For some afternoon delight, make your way to The Juice Bar at 12 Broad Street. There is so much goodness to choose from at this treasured ice cream shop near Steamship Wharf. A green menu on the front door lists all the flavors for homemade ice cream, frozen yogurt and fresh juices. More than 50 homemade ice cream flavors are available each day, like peppermint stick, the green monster and local blackberry. Get there in the late afternoon for a warm waffle cone with a scoop of your favorite flavor – I destroyed the green monster (mint ice cream with cookie dough). Not far away on the harbor is Cru. Found at 1 Straight Wharf, this stylish hot spot, right on the water offers expansive raw bar options and cooked seafood fare. This is the place for perfectly shucked oysters, chilled white wine and top notch views. Nearby at 6 Harbor Square is the Straight Wharf Restaurant. The best place for fresh caught seafood served with a harbor view is the deck of this popular restaurant featuring New American cuisine. Start with iced oysters with lemon granita, then move on to the restaurant’s very own clambake: buttered lobster, sweet corn, chorizo, potatoes and littleneck clams. Note: be sure to save room for dessert, the walnut pie brownie (Cape Cod cranberries, maple brown butter ice cream and kumquat) is divine.
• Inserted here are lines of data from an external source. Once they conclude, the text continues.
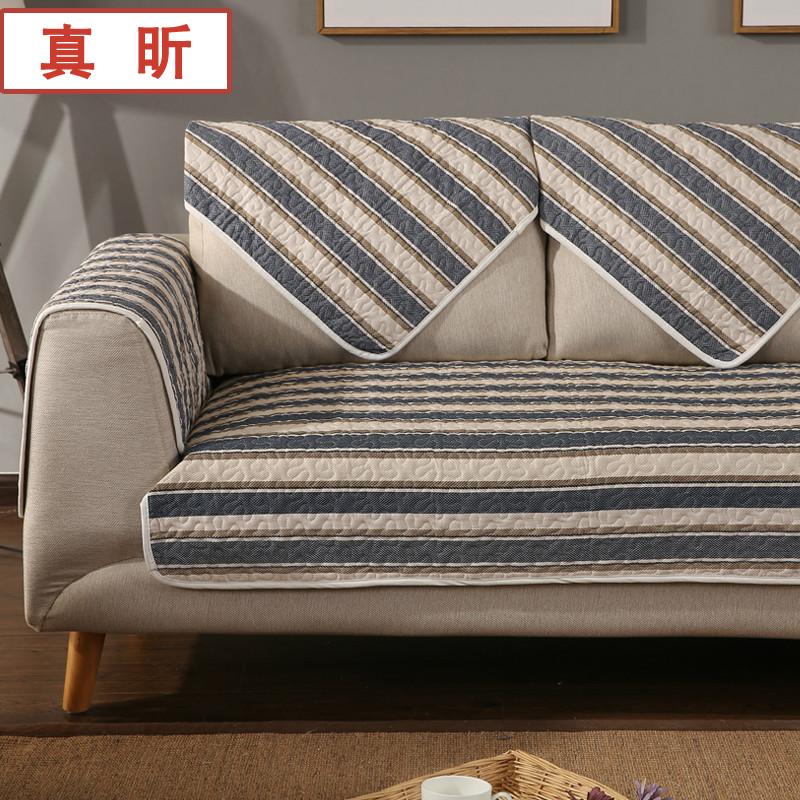 真昕沙发垫星辰日语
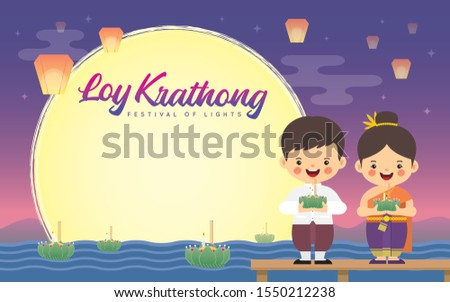 Loi Krathong or Yi Peng festival template or copy space. Cute cartoon Thai people celebrate Loy Krathong festival at river with floating lotus lanterns & sky lanterns. Flat vector design.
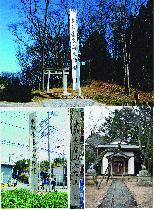 あきる野市小和田・御嶽神社(金峰山大権現)のぼり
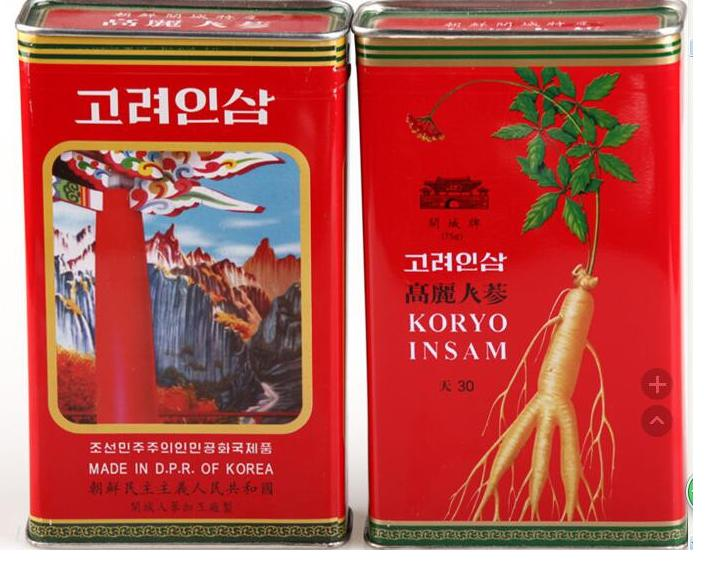 Korean 8 Years Red Ginseng First Grade Roots 75g 2 6 oz Saponin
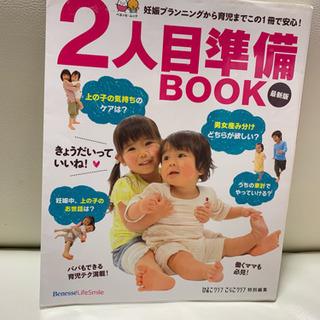 2人目準備BOOK☆無料です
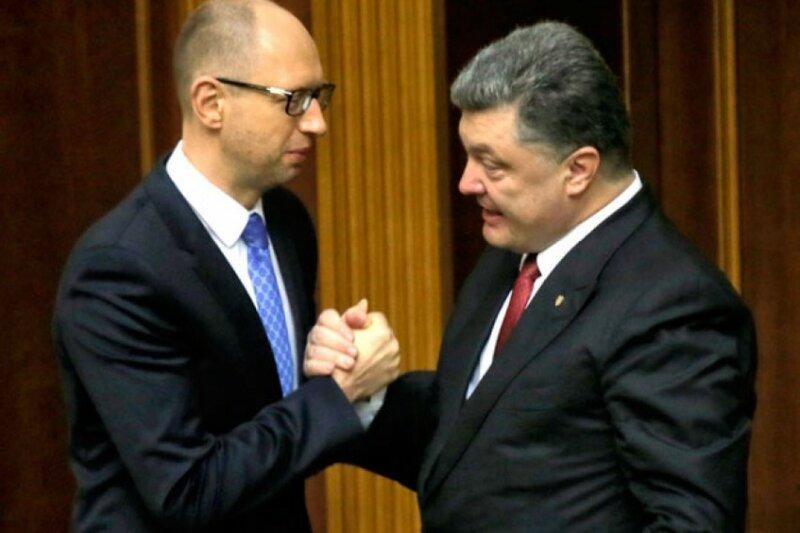 Яценюк и Порошенко2.jpg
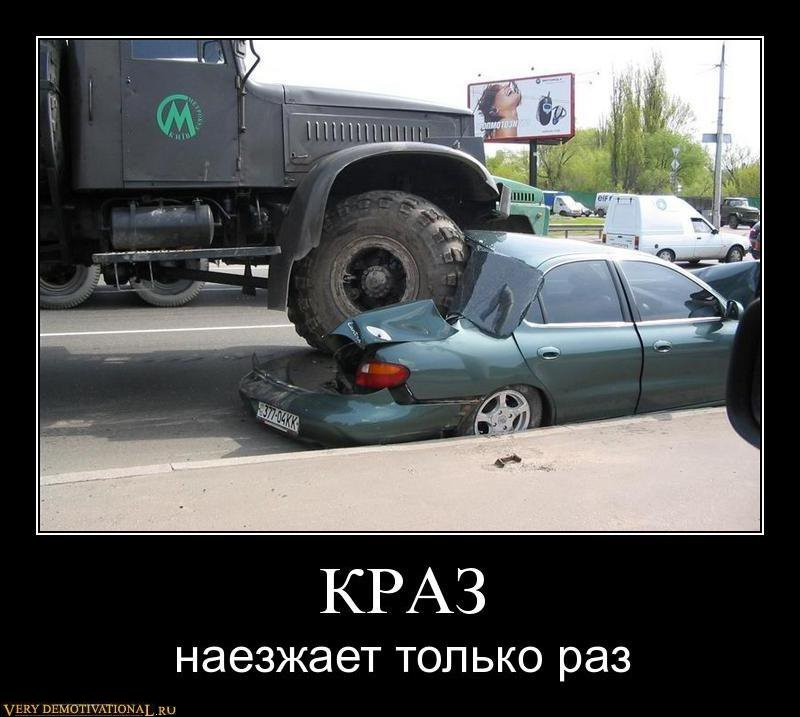 http://verydemotivational.ru/uploads/posts/2011-05/1305569269_htv0z2rc9sri.jpg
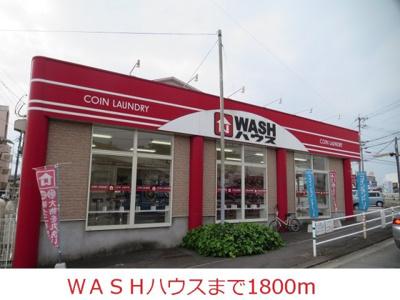 WASHハウスまで1800m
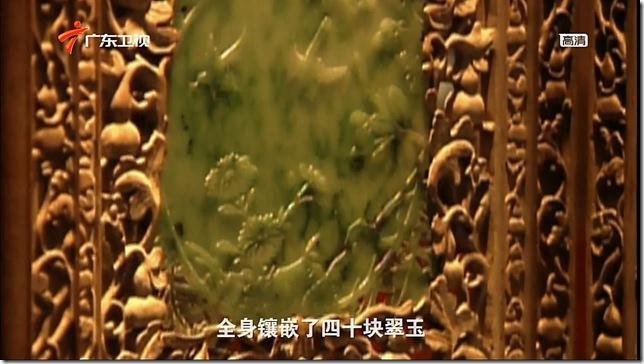 snapshot20110312104340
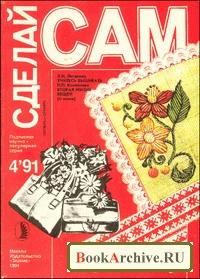Журнал Сделай сам № 4 (октябрь-декабрь) - 1991 г. (Знание).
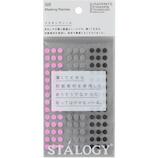 スタロジー(STALOGY) マスキングラベル S2208 シャッフルファイン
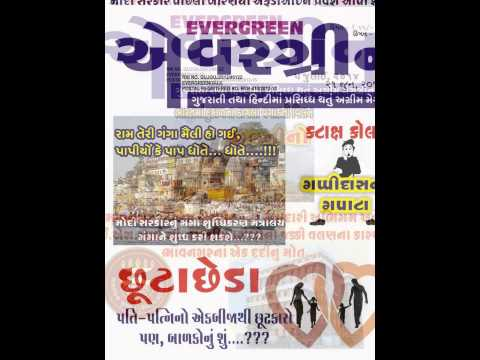 EVERGREEN Gujarati Magazine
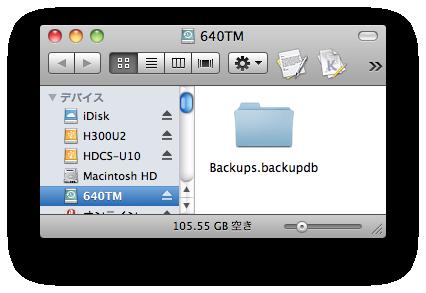 スクリーンショット(2010-12-25 2.34.14).png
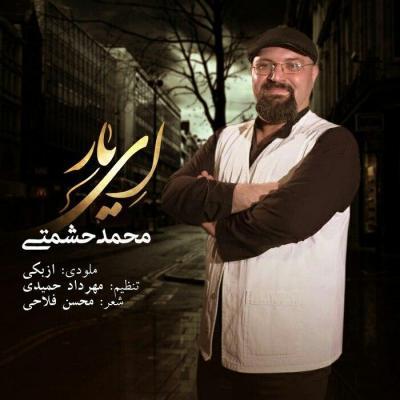 Mohammad Heshmati - Ey Yar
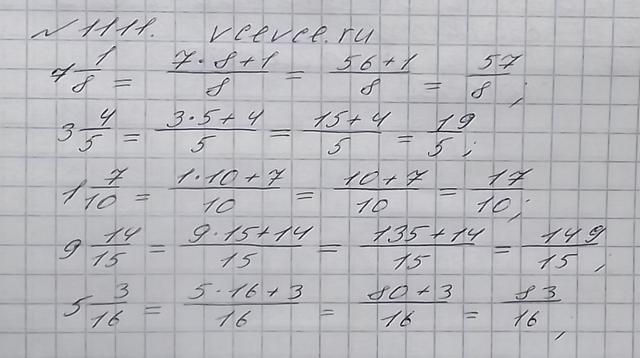 vcevce.ru математика 5 класс учебник без ответов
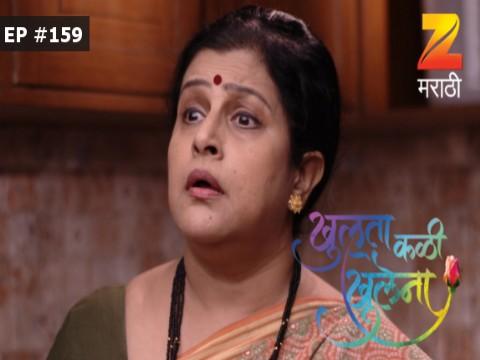 Khulata Kali Khulena - Episode 159 - January 16, 2017 - Full Episode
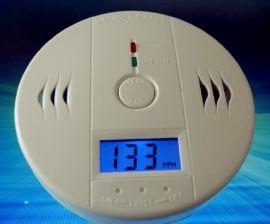 一氧化碳报警器LCD液晶屏TN正显LCD液晶屏宽视角LCD液晶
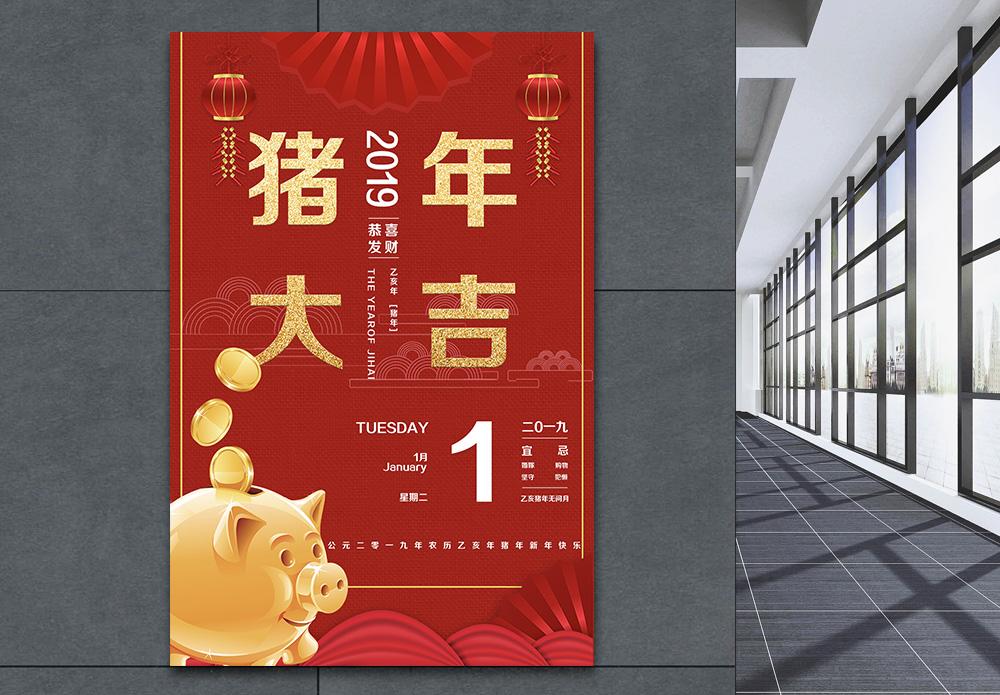 猪年大吉2019海报图片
For dinner, head to The Proprietors at 9 India Street in Nantucket Town. Creative, globally inspired cooking and fine cocktails are all the rage at this restaurant and bar that proudly flaunts local farm to table fare. Your eyes may be bigger than your belly when reading the small plates focused menu: the housemade charcuterie is a solid choice, as are kimchi pancakes, roasted bone marrow and hamachi crudo. The cocktail menu shines with concoctions like a barrel aged white Negroni, and a house bottled gin and tonic made with toasted rice and green tea infused Japanese gin. The beer and wine selections are equally impressive. Note: the restaurant does a superb Sunday brunch. Next door at 5 India Street is the excellent Company of the Cauldron. A splendid choice for a romantic dinner, this intimate restaurant has attentive service and top rated food. It offers only reserved seating times and four course prix fixe dinners, with the likes of rosemary skewered shrimp followed by beef tournedos. As chef Joseph Keller (brother of renowned chef Thomas Keller) concentrates his magic on just one menu each evening, it’s done to perfection. Note: book well in advance. Located out in Siasconset at 9 New Street is Chanticleer Restaurant & Gardens. Eating here is a fully realized dining experience. This lovely restaurant is set in a whimsical garden setting and chef Jeff Worster’s menu of New England inspired seasonal cuisine is superb, featuring everything from roasted Vermont chicken to an upscale take on an old school patty melt. Reservations are highly recommended. Note: call ahead in May, June and October as the restaurant’s hours might vary. Also in Siasconset, at 8 Main Street is Sconset Cafe. This place is a village institution for its laid back style as much as for its delish crab cakes. Pick up a bottle of wine at the store next door and enjoy it with your meal. Note: the restaurant is byob and reservations are recommended.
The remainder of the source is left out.